Participants with untreated central nervous system metastases

• patients who had previously received systemic, radical brain or meninges metastases (radiotherapy or surgery), had been stable for at least 1 month on imaging, had stopped systemic sex hormone therapy (dose >10mg/ day or other therapeutic hormones) for more than 2 weeks, and had no clinical evidence could be included.

Not able to swallow pills normally, or have abnormal gastrointestinal function affecting drug absorption as judged by the researcher.

Intestinal obstruction within 3 months.

The urine protein ≥ ++ and 24-hour urine protein level > 1.0g.

Patients with clinical symptoms of cancer ascites, pleural effusion, who need to drainage, or who have undergone ascites drainage within 2 months prior to the first administration.

Uncontrolled heart clinical symptoms or diseases, such as :(1) NYHA 2 or more heart failure, (2) Unstable angina pectoris, (3) myocardial infarction within 1 year, (4) Ventricular arrhythmias requiring intervention, (5) QTc>470ms.

Abnormal coagulation function (INR > 1.5 or prothrombin time (PT) > ULN+4 seconds), bleeding tendency or receiving thrombolytic therapy are allowed to receive low-dose low-molecular weight heparin or oral aspirin preventive anticoagulant therapy during the study.

Significant bleeding symptoms or clear bleeding tendency, such as gastrointestinal bleeding, hemorrhagic gastric ulcer or vasculitis, etc., within the first 3 months of the randomization.
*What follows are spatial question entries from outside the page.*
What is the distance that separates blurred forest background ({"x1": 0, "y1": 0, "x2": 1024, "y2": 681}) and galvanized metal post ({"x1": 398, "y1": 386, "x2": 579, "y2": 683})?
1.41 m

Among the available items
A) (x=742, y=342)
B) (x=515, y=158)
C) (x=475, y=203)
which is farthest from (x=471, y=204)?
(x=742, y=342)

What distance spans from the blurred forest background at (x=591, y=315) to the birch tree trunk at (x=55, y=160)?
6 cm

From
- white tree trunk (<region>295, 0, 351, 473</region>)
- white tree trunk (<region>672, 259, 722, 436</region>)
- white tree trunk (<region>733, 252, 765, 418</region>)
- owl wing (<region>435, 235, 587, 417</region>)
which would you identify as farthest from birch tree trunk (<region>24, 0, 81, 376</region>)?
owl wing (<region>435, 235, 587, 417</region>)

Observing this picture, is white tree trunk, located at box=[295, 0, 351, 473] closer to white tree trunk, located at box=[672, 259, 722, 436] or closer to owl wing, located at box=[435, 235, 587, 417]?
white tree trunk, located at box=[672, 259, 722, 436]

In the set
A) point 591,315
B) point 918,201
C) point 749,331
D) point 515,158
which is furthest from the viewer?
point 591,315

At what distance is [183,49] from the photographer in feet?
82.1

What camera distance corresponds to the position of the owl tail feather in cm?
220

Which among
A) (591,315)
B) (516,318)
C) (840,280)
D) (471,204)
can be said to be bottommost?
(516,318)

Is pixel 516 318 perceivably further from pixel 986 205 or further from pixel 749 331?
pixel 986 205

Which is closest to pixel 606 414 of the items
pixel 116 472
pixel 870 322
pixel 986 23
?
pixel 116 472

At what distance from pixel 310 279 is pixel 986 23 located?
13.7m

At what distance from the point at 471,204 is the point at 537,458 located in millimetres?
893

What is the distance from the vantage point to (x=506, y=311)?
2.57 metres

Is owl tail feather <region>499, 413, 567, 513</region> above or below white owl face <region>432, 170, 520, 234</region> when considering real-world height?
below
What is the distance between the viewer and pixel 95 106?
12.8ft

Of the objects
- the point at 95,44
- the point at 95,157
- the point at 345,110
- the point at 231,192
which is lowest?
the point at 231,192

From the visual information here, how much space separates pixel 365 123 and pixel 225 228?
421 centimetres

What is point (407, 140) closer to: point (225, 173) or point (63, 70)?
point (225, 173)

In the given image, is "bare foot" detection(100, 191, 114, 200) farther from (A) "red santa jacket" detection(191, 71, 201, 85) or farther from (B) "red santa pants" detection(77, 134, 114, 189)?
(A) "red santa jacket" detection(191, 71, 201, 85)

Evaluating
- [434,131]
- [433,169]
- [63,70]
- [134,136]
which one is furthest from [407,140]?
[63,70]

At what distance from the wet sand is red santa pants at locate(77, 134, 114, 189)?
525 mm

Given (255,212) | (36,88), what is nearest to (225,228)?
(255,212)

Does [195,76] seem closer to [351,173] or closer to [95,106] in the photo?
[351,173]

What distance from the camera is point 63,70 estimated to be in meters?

If fecal occultation blood is positive at baseline, gastroscopy should be performed if still positive after reexamination.

Active ulcers, unhealed wounds or fractures.
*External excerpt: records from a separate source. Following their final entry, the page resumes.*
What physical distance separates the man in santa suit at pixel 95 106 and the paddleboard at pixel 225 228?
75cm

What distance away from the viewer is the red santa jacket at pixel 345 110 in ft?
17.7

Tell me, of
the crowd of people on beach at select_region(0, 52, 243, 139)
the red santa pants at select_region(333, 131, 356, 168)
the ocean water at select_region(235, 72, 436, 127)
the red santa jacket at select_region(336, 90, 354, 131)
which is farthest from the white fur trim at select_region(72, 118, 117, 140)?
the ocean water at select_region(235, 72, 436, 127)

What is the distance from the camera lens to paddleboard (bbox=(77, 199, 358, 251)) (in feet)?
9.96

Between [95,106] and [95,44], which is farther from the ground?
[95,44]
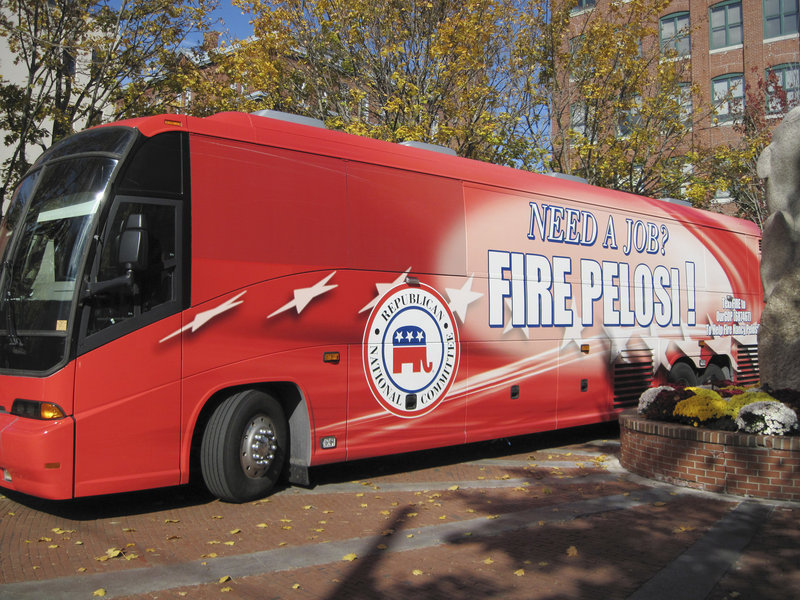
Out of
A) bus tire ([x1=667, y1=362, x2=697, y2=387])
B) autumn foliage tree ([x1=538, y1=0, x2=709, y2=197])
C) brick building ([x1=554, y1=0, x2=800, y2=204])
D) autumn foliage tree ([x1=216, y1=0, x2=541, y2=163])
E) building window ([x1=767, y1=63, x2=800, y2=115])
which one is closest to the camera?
bus tire ([x1=667, y1=362, x2=697, y2=387])

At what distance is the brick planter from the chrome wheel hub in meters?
4.12

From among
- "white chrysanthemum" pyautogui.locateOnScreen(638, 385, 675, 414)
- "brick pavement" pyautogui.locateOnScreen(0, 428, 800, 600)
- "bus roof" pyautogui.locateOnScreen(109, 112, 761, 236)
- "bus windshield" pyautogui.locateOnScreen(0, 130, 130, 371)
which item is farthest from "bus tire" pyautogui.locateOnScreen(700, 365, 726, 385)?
"bus windshield" pyautogui.locateOnScreen(0, 130, 130, 371)

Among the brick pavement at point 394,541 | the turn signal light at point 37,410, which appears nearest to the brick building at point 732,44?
the brick pavement at point 394,541

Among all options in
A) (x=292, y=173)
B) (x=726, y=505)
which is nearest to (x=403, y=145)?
(x=292, y=173)

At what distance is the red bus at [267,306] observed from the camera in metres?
6.31

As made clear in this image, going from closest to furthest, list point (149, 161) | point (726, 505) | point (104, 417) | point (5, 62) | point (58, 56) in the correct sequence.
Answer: point (104, 417)
point (149, 161)
point (726, 505)
point (58, 56)
point (5, 62)

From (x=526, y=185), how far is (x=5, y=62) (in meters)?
22.7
Uncontrolled hypertension by antihypertensive medication (systolic blood pressure ≥150mmHg or diastolic blood pressure ≥90mmHg).

Any bleeding event with grade 2 or higher in CTCAE 5.0 within 4 weeks prior randomization.
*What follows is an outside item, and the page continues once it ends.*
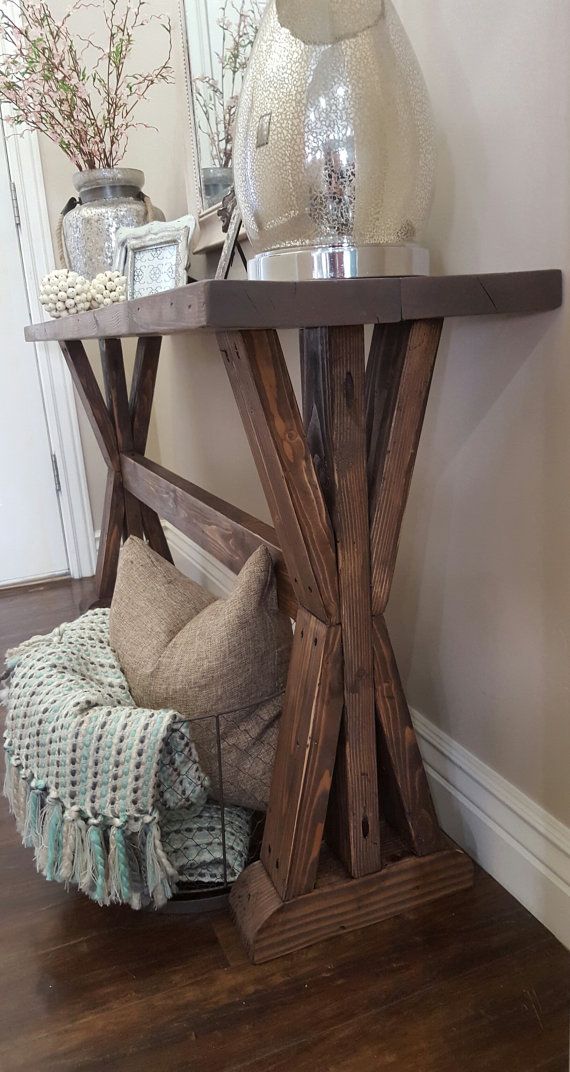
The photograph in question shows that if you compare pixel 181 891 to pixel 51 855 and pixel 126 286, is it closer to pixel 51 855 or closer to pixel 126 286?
pixel 51 855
Active infection or unexplained fever >38.5 degrees during screening or before first treatment.

Participants with congenital or acquired immune deficiency (such as HIV infection), or active hepatitis (hepatitis B reference: HBsAg positive, HBV DNA≥500 IU/ml; Hepatitis C reference: HCV antibody positive, HCV virus copy number > upper limit of normal).

Received radiotherapy, chemotherapy, hormone therapy, or molecular targeted therapy, less than 4 weeks after the completion of the last dose or less than 5 drug half-lives before the study for oral molecular targeted drug; adverse events caused by previous treatment (except hair loss) and not recover to ≤1 degree (CTCAE 5.0).

Arteriovenous thrombosis events, such as cerebrovascular accident (including transient ischemic attack, cerebral hemorrhage, cerebral infarction), deep vein thrombosis and pulmonary embolism, etc. occurred within 6 months.

History of hereditary or acquired bleeding or coagulation disorders (e.g., hemophilia, coagulopathy, thrombocytopenia, etc.).

Need receive other systemic anti-tumor therapy during the study period.

According to the investigators' judgment the subjects had other factors that might have led to the forced termination of the study.